Tragédie de L’Isle-Verte: le copropriétaire réclame une enquête publique

QUÉBEC – La tragédie survenue à L’Isle-Verte en janvier dernier était d’une ampleur telle que seule une enquête publique pourra faire toute la lumière sur les causes de cet incendie majeur qui a fait 32 victimes, selon le copropriétaire de la résidence détruite.

Par l’entremise de son avocat, Me Guy Bertrand, le copropriétaire de la Résidence du Havre, Roch Bernier, a décidé d’interpeller le premier ministre Philippe Couillard afin de l’exhorter à déclencher au plus tôt une enquête publique sur ce drame survenu le 23 janvier.

Près de sept mois plus tard, M. Bernier s’impatiente. En conférence de presse à Québec, lundi, il a estimé que la population avait le droit de savoir ce qui s’était réellement passé durant la nuit fatidique.

Il dit avoir peine à se remettre de cette tragédie. «Pas facile. J’évite même d’aller en ville parce que je me fais accrocher. Très difficile, et je ne suis pas gêné de le dire, les larmes coulent assez souvent», a-t-il dit, frustré de ne pas encore avoir obtenu de réponses à toutes les questions qu’il se pose.

La Résidence du Havre, située à L’Isle-Verte, près de Rivière-du-Loup, abritait une cinquantaine de personnes âgées, dont certaines en perte d’autonomie.

M. Bernier a son idée de ce qui a pu causer et aggraver la tragédie. Il reproche à la municipalité de L’Isle-Verte de ne pas avoir préparé un plan d’intervention d’urgence et d’évacuation en cas de sinistre et il s’interroge sur le temps de réaction du service des incendies la nuit du drame.

En conséquence, en juillet, M. Bernier avait annoncé sa décision de se joindre à une poursuite de 3,8 millions $ en cour supérieure contre la municipalité. Le montant comprend une somme de 2,3 millions $ demandée par une compagnie d’assurances de L’Isle-Verte.

Quand il est arrivé sur place, la nuit du drame, M. Bernier dit avoir vu des résidants brûler vifs, d’autres sauter dans le vide des étages supérieurs pour échapper aux flammes, tandis que d’autres criaient pour être secourus. «Ils étaient où les pompiers?», demande M. Bernier, qui se dit blessé profondément.

Il estime qu’un propriétaire de résidence «ne peut pas tout faire tout seul, donc la municipalité a une très grande responsabilité».

La tragédie de L’Isle-Verte fait déjà l’objet de trois enquêtes menées par la Sûreté du Québec, le coroner et le commissaire aux incendies.

«Une enquête comme celle-là ne prend pas sept mois», estime Me Bertrand, qui ne comprend pas pourquoi les délais sont si longs. «C’est complètement inacceptable», ajoute l’avocat qui a mené sa propre enquête et dit avoir découvert «des faits troublants et graves» qui accréditent la thèse de la négligence de L’Isle-Verte et de son service de protection contre l’incendie.

Il fait valoir qu’une enquête du coroner n’est pas le véhicule approprié pour ce genre de tragédies, et que l’enquête du commissaire aux incendies a un mandat trop restreint.

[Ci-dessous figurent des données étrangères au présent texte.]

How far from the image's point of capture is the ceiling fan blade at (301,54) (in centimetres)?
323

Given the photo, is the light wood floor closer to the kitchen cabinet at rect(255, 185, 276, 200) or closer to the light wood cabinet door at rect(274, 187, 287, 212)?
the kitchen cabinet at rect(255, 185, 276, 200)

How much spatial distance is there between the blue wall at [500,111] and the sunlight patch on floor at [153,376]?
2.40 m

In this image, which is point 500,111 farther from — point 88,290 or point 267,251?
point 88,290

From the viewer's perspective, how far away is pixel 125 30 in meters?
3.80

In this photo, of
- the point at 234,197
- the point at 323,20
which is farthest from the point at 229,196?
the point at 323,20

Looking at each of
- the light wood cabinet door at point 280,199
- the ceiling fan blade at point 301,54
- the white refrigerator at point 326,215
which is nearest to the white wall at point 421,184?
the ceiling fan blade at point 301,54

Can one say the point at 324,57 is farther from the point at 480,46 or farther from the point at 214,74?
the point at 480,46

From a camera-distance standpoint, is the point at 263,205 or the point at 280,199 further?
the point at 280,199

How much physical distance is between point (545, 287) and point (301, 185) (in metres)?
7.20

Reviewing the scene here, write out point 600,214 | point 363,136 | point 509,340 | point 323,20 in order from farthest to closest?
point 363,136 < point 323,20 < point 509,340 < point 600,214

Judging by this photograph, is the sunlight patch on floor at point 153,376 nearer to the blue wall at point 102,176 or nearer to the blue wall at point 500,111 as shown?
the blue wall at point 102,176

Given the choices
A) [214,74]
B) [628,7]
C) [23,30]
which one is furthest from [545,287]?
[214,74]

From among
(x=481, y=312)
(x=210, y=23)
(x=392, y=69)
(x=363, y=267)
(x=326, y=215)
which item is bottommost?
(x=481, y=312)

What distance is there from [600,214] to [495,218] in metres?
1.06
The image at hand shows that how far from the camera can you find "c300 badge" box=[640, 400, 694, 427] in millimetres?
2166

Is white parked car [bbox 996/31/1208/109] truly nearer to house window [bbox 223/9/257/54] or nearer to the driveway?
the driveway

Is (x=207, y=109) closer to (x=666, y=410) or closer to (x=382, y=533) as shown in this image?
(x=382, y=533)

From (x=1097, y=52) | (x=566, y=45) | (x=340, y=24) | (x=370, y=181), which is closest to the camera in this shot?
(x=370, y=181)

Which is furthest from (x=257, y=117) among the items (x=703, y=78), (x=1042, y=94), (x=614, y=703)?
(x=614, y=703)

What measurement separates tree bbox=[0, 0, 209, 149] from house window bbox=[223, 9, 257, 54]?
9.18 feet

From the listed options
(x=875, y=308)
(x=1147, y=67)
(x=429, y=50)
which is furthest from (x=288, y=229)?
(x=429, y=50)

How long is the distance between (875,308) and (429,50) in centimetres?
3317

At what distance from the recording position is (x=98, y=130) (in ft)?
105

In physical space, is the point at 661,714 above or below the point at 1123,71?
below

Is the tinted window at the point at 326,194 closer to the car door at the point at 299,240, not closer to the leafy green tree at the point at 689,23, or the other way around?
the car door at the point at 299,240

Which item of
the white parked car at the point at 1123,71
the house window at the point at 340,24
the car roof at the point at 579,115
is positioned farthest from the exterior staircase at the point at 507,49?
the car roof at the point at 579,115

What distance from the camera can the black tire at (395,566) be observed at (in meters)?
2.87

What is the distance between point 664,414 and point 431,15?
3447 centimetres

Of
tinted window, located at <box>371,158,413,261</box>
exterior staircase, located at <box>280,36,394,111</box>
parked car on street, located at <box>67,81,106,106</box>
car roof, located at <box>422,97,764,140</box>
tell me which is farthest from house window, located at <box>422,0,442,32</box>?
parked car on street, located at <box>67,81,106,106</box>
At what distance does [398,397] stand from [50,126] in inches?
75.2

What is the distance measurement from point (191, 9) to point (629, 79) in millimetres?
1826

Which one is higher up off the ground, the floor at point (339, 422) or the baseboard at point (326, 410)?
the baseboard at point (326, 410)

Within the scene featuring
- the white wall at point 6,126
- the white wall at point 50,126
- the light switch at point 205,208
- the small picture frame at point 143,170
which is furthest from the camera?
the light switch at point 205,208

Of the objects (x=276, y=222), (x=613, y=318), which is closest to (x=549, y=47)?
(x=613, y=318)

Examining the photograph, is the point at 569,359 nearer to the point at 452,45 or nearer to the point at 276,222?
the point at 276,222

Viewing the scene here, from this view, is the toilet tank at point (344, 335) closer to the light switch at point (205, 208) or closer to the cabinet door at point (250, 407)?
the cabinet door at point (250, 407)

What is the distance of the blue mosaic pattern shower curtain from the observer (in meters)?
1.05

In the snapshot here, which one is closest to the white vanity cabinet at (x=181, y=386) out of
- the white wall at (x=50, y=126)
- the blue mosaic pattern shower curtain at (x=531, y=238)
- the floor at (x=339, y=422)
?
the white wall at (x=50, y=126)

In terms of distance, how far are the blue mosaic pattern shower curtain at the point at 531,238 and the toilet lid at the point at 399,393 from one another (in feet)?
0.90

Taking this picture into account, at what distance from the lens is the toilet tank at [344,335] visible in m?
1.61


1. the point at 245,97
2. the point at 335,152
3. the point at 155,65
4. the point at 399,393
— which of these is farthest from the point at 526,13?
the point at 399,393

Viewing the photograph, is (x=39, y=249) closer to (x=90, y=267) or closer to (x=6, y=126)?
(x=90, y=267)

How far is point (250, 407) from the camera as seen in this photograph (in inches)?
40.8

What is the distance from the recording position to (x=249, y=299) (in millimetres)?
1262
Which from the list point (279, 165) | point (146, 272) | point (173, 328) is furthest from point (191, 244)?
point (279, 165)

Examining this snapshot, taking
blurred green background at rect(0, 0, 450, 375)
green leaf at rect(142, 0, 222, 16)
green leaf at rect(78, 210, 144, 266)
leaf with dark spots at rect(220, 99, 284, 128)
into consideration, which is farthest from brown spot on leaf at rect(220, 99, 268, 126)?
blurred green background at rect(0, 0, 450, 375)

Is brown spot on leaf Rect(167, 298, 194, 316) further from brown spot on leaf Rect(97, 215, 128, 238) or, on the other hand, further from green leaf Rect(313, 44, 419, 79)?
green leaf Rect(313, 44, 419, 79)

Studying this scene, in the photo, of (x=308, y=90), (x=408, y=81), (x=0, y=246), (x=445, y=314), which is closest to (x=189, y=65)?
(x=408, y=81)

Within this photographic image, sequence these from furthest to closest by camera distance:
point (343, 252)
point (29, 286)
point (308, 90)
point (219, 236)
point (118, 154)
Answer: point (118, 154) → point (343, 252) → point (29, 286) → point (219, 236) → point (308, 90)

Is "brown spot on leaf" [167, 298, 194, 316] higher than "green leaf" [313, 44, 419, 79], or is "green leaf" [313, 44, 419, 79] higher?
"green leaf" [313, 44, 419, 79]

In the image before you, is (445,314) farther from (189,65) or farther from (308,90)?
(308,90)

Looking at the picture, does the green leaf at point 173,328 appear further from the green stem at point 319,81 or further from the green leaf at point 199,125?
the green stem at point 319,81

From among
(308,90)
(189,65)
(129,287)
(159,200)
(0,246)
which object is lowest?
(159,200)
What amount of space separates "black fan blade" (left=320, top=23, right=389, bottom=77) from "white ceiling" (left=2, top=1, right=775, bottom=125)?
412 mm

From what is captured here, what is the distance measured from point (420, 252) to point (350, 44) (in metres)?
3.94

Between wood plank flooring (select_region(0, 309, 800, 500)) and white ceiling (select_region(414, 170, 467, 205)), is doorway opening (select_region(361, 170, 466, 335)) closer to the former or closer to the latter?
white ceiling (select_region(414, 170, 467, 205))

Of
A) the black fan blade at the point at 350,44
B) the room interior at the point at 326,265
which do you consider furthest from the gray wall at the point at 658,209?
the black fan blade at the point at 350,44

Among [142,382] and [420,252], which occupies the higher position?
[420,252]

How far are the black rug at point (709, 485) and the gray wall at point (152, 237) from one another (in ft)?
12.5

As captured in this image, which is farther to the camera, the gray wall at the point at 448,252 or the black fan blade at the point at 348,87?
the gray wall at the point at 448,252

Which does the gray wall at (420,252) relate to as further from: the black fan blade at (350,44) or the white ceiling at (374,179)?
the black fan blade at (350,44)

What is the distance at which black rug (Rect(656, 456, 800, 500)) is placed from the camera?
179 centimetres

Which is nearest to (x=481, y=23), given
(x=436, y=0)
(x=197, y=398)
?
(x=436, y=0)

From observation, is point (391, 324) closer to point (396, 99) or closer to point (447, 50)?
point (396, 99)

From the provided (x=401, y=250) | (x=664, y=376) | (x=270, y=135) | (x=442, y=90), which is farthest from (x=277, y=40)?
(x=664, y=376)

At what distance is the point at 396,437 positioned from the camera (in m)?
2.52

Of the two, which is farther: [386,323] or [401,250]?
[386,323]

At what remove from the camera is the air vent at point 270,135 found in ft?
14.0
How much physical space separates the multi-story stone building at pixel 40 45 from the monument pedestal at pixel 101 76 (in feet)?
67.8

Tandis que celle de la Sûreté du Québec visera uniquement à déterminer si oui ou non l’incendie était criminel.

«Seule une enquête publique pourrait permettre à la population du Québec de connaître toute la vérité sur ce drame qui a coûté la vie à tant de nos aînés», écrit Me Bertrand dans sa requête écrite adressée au premier ministre vendredi.

Il rappelle que M. Couillard, lorsqu’il était chef de l’opposition officielle, s’était prononcé en faveur d’une telle enquête publique, et que l’ex-première ministre Pauline Marois avait aussi envisagé ce scénario.

Lundi, en fin de journée, le gouvernement n’avait pas encore réagi à la demande d’enquête publique.